BEGIN Recorded information
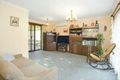 Property photo of 75 Cawdell Drive Albion Park NSW 2527
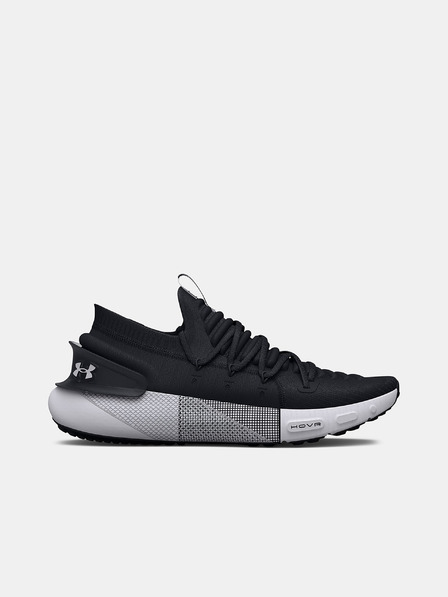 Under Armour Dámské boty Under Armour UA W HOVR Phantom 3
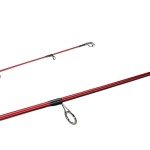 Ugly Stik 6'6" Medium Carbon Spinning Rod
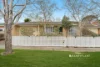 14 Sabre Court, Narre Warren, Vic 3805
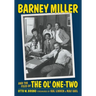 Barney Miller and the Files of the Ol' One-Two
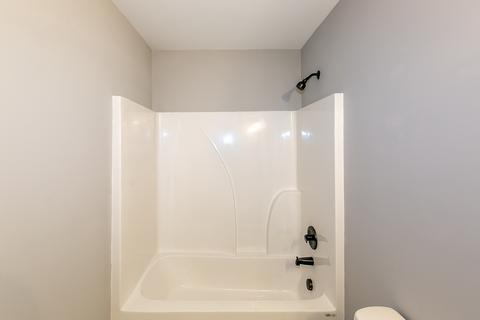 20 Fair Ridge Ct, Covington, GA 30016 photo 28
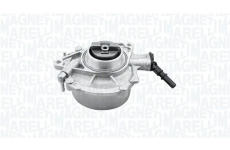 Vakuové čerpadlo, brzdový systém MAGNETI MARELLI 351233010015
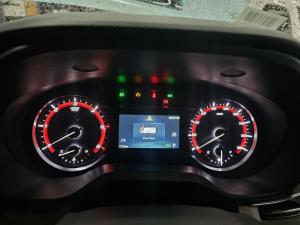 2023 Ldv Deliver 9 2.0DT SC20M150Q5 AUTO 6SPD RWD LWB HIGH ROOF image 5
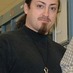 Thomas Steward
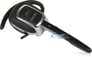 Jabra Supreme Plus (Supreme+) Image 1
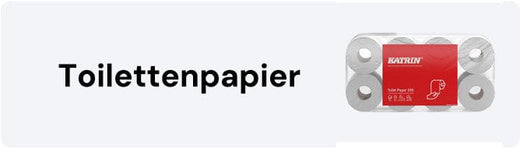 Toilettenpapier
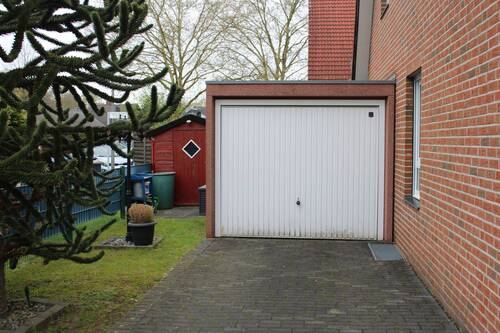 IMG_2931 - Doppelhaushälfte mit 114,00 m&sup2; in Marl zum Kaufen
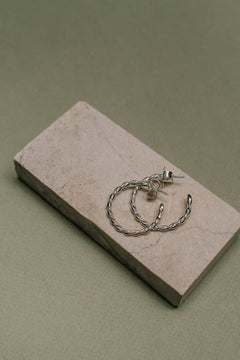 Candonga Mini Plata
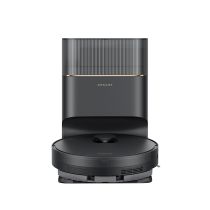 Aspirateur robot laveur DREAME D20 PRO PLUS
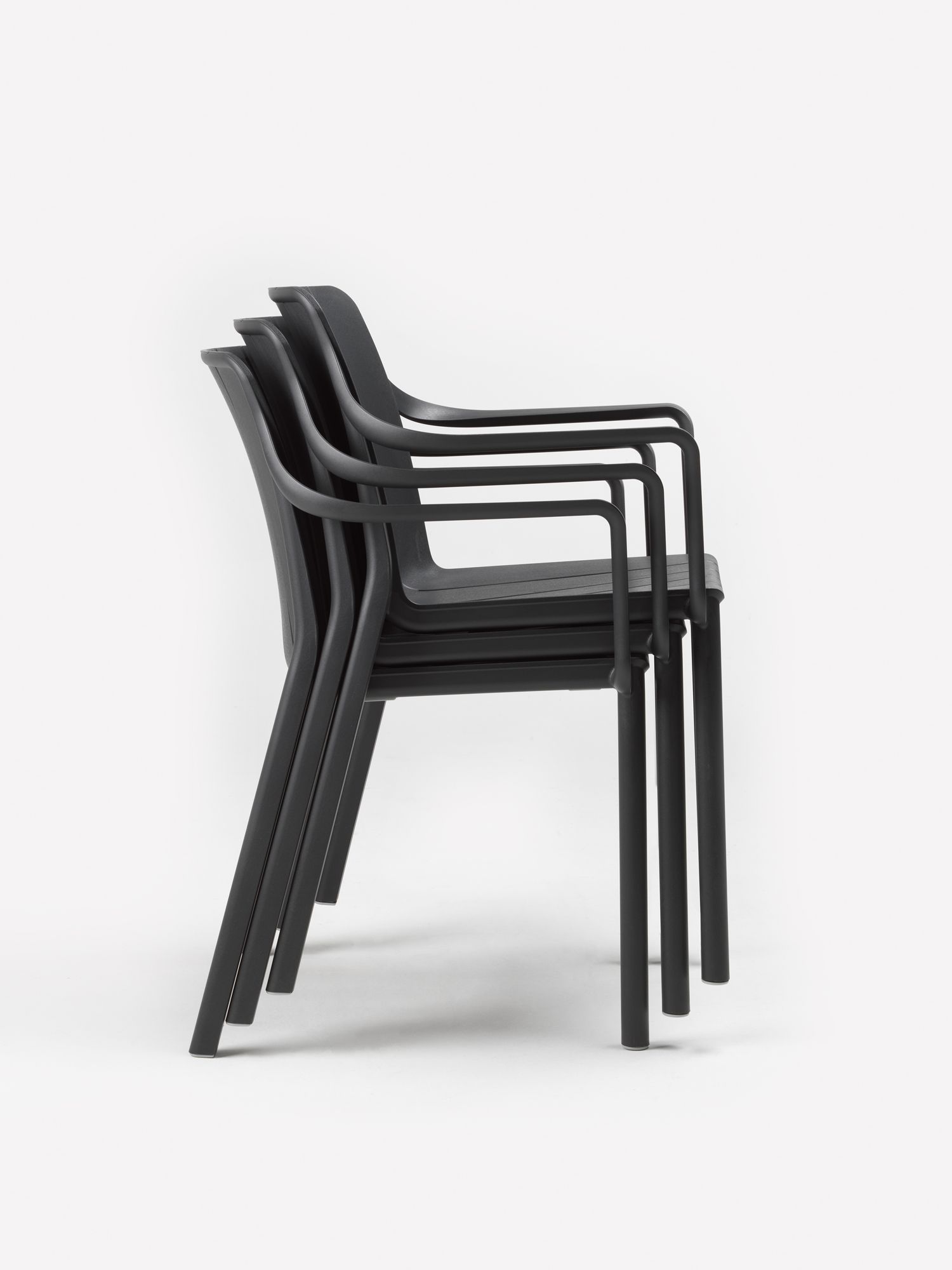 Fauteuil de jardin Tiberina Armchair Nardi Au Logis Ameublements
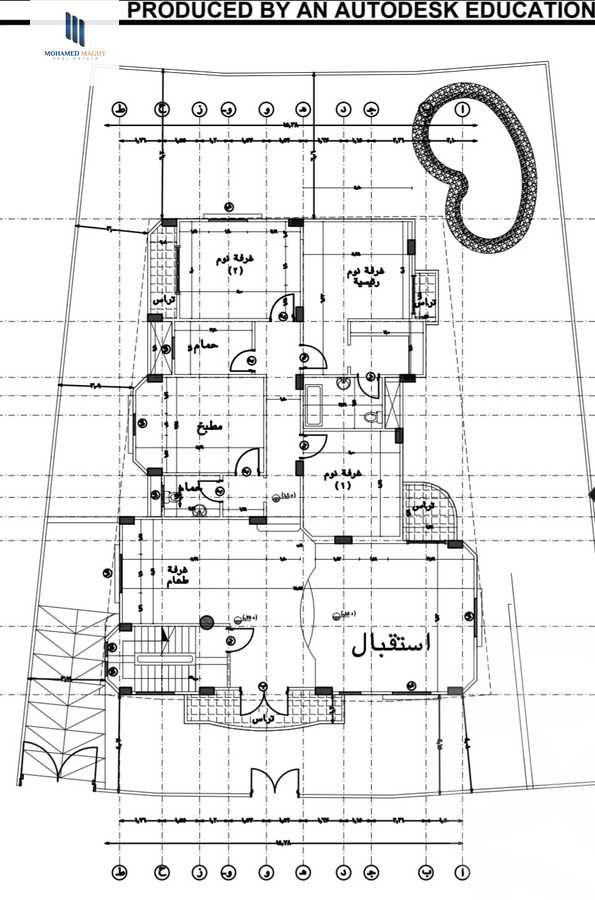 https://aqarmap.com.eg/ar/listing/4333782-for-sale-cairo-el-sheikh-zayed-city-compounds-in-sheikh-zayed-beverly-hills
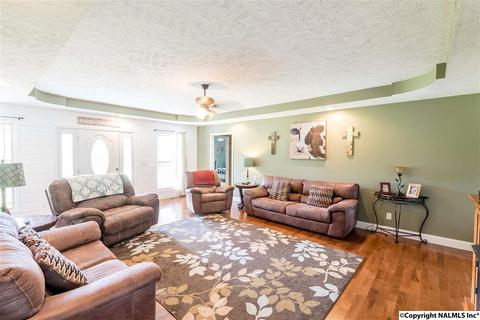 263 Gobble Dr, Florence, AL 35634 photo 19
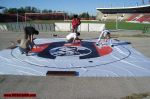 Име : 2007-09-20-Lokomotiv-Rennais_FR007.jpg
Големина : 101KB
Размери : 1024x681
Дата на добавяне : ноември 29 2008 2007-09-20-Lokomotiv-Rennais_FR007.jpg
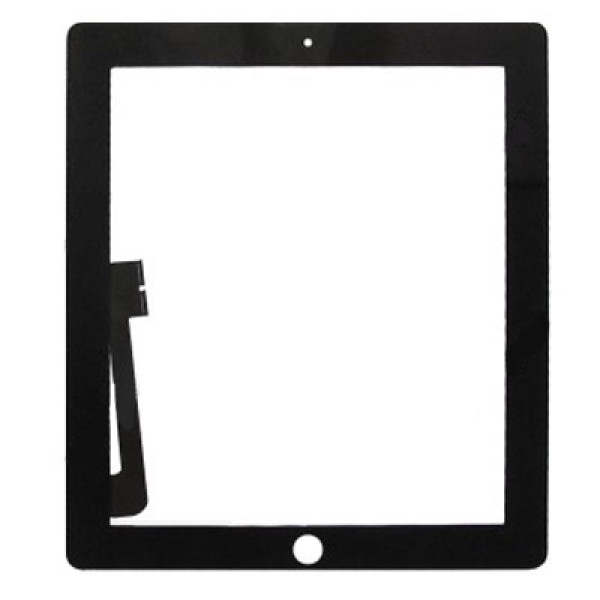 https://www.mobilnisvet.net/images/products/big/400103.jpg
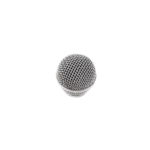 Rejilla para Micrófono SHURE SM58
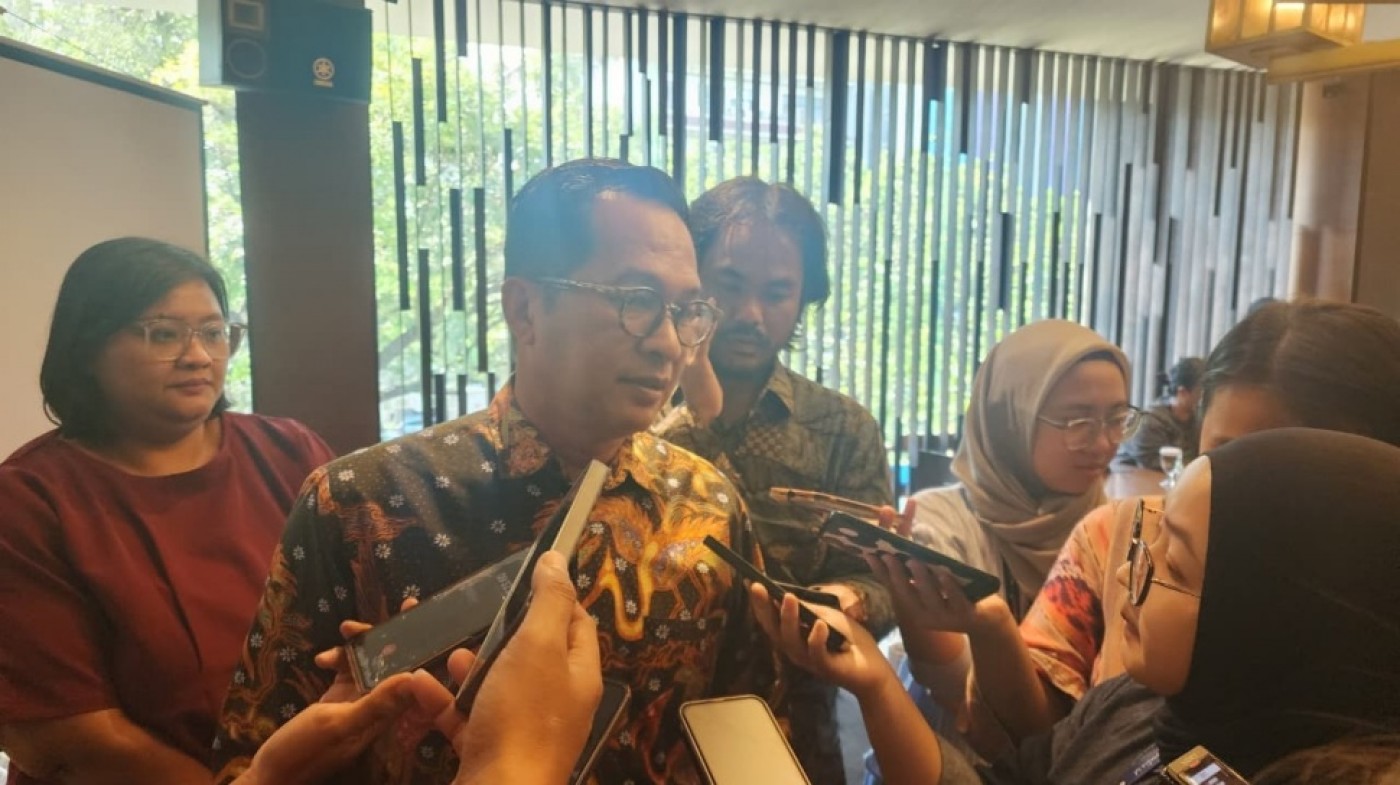 Pindar Terancam Kasus Kartel, AFPI Ungkap Fakta Bunga Pinjaman Sebenarnya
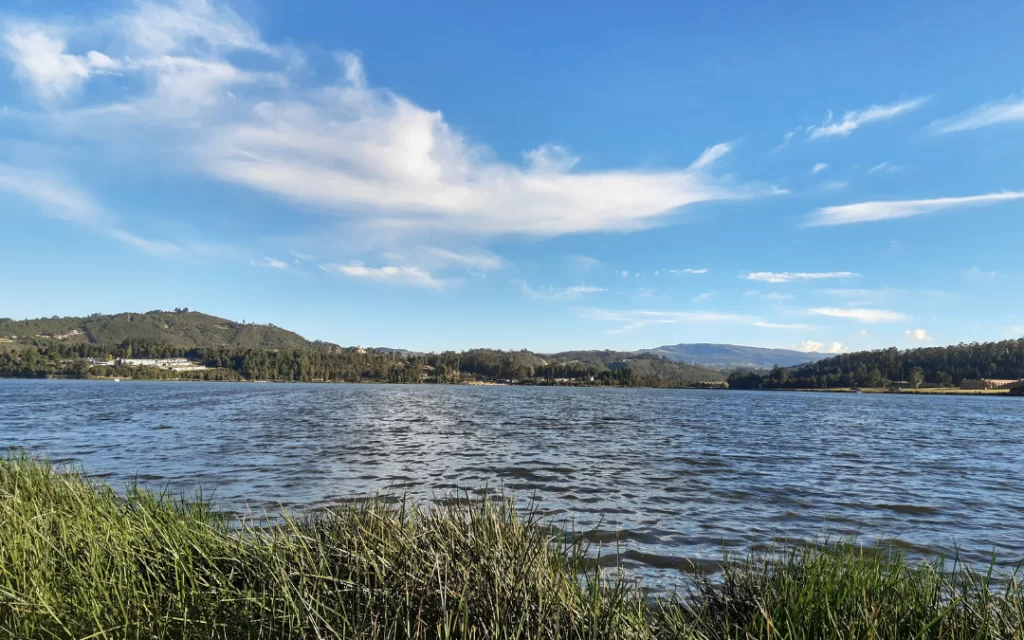 Para el año 2050 Boyacá será un departamento carbono neutral e innovador que priorizará la descarbonización en el sector empresarial.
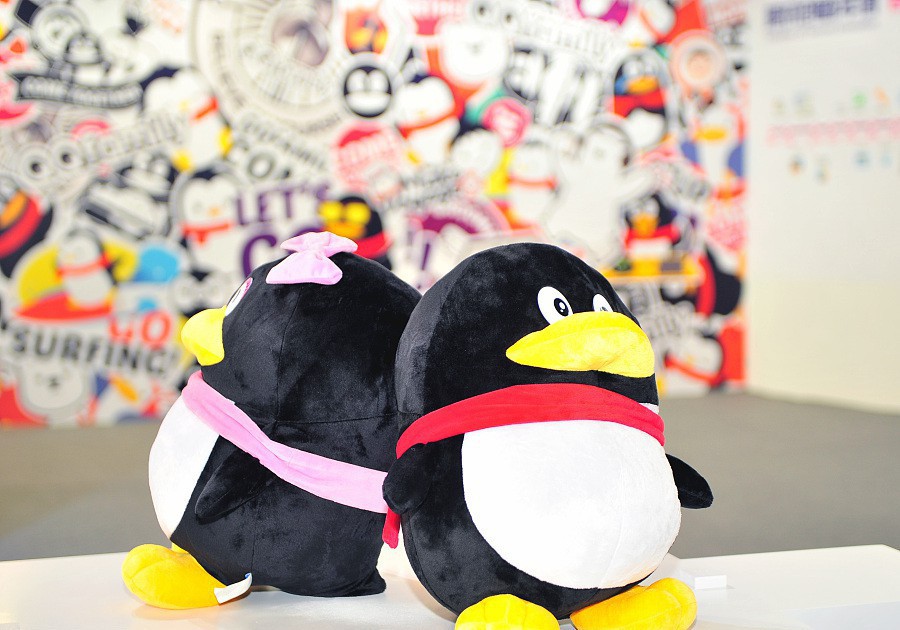 50 công ty có vốn hoá lớn nhất châu Á - Ảnh 1. 50 công ty có vốn hoá lớn nhất châu Á - Ảnh 1.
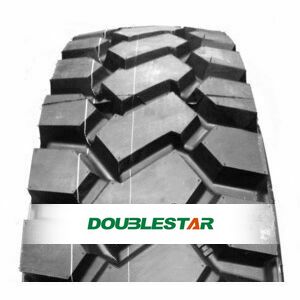 Doublestar DSR668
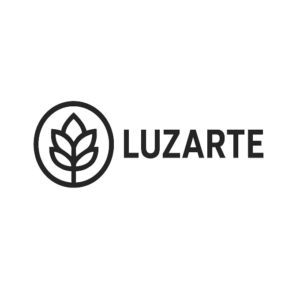 De-TelefoonCentrale-Luzarte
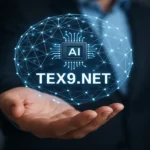 Tex9.net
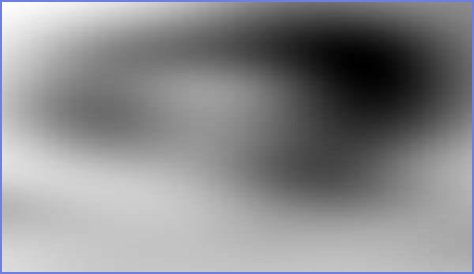 What Was Swedish Actress Ulla Strömstedt Death Cause? Obituary And Illness Details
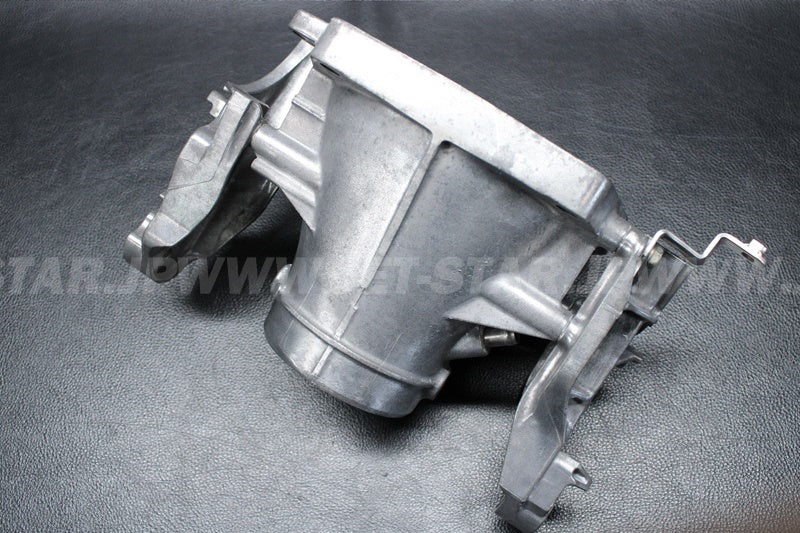 Used 6B6-51318-00-94 NOZZLE [Y8775-31]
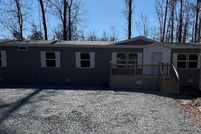 Land for sale in Saline County, Arkansas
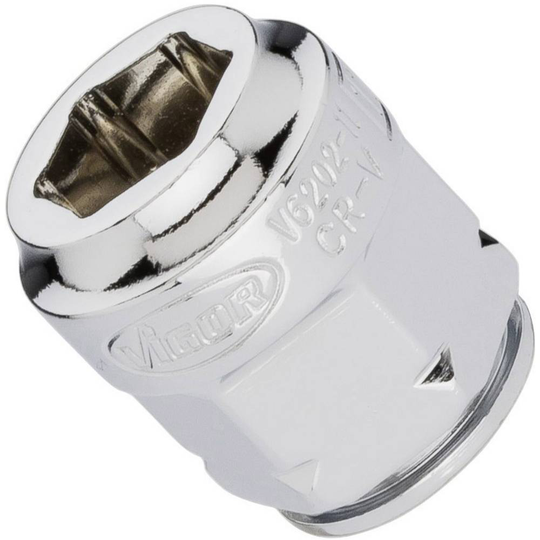 Vigor V6202-11 Hylsnyckelinsats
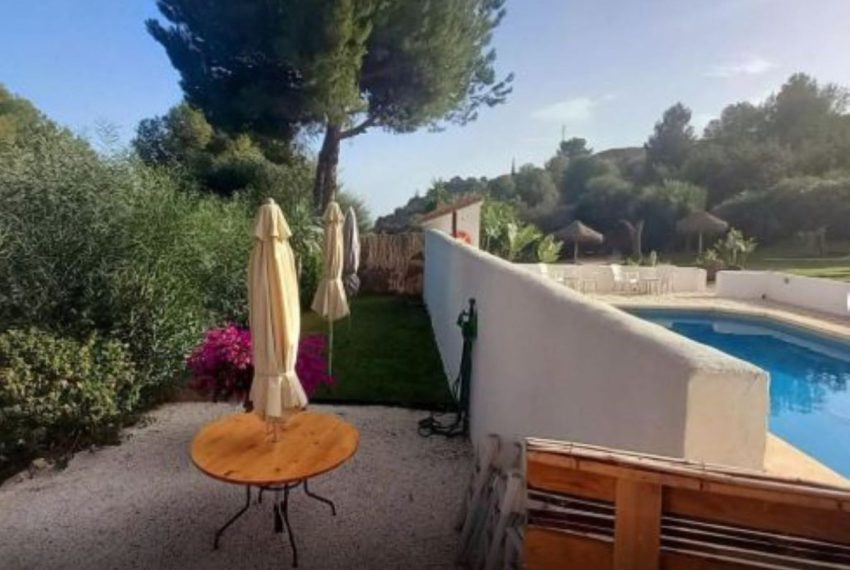 R5145217-Villa-For-Sale-Mijas-Detached-5-Beds-209-Built-10
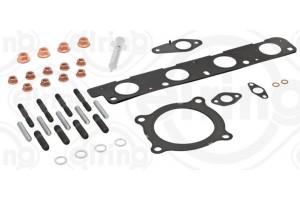 Elring Σετ τοποθέτησης, Φορτιστής - 261.190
END Recorded information
_Task details:_ Can you transcribe all the entries above word for word, keeping every line of text but leaving the pictures out?

_Response area:_
 Property photo of 75 Cawdell Drive Albion Park NSW 2527
 Under Armour Dámské boty Under Armour UA W HOVR Phantom 3
 Ugly Stik 6'6" Medium Carbon Spinning Rod
 14 Sabre Court, Narre Warren, Vic 3805
 Barney Miller and the Files of the Ol' One-Two
 20 Fair Ridge Ct, Covington, GA 30016 photo 28
 Vakuové čerpadlo, brzdový systém MAGNETI MARELLI 351233010015
 2023 Ldv Deliver 9 2.0DT SC20M150Q5 AUTO 6SPD RWD LWB HIGH ROOF image 5
 Thomas Steward
 Jabra Supreme Plus (Supreme+) Image 1
 Toilettenpapier
 IMG_2931 - Doppelhaushälfte mit 114,00 m&sup2; in Marl zum Kaufen
 Candonga Mini Plata
 Aspirateur robot laveur DREAME D20 PRO PLUS
 Fauteuil de jardin Tiberina Armchair Nardi Au Logis Ameublements
 https://aqarmap.com.eg/ar/listing/4333782-for-sale-cairo-el-sheikh-zayed-city-compounds-in-sheikh-zayed-beverly-hills
 263 Gobble Dr, Florence, AL 35634 photo 19
 Име : 2007-09-20-Lokomotiv-Rennais_FR007.jpg
Големина : 101KB
Размери : 1024x681
Дата на добавяне : ноември 29 2008 2007-09-20-Lokomotiv-Rennais_FR007.jpg
 https://www.mobilnisvet.net/images/products/big/400103.jpg
 Rejilla para Micrófono SHURE SM58
 Pindar Terancam Kasus Kartel, AFPI Ungkap Fakta Bunga Pinjaman Sebenarnya
 Para el año 2050 Boyacá será un departamento carbono neutral e innovador que priorizará la descarbonización en el sector empresarial.
 50 công ty có vốn hoá lớn nhất châu Á - Ảnh 1. 50 công ty có vốn hoá lớn nhất châu Á - Ảnh 1.
 Doublestar DSR668
 De-TelefoonCentrale-Luzarte
 Tex9.net
 What Was Swedish Actress Ulla Strömstedt Death Cause? Obituary And Illness Details
 Used 6B6-51318-00-94 NOZZLE [Y8775-31]
 Land for sale in Saline County, Arkansas
 Vigor V6202-11 Hylsnyckelinsats
 R5145217-Villa-For-Sale-Mijas-Detached-5-Beds-209-Built-10
 Elring Σετ τοποθέτησης, Φορτιστής - 261.190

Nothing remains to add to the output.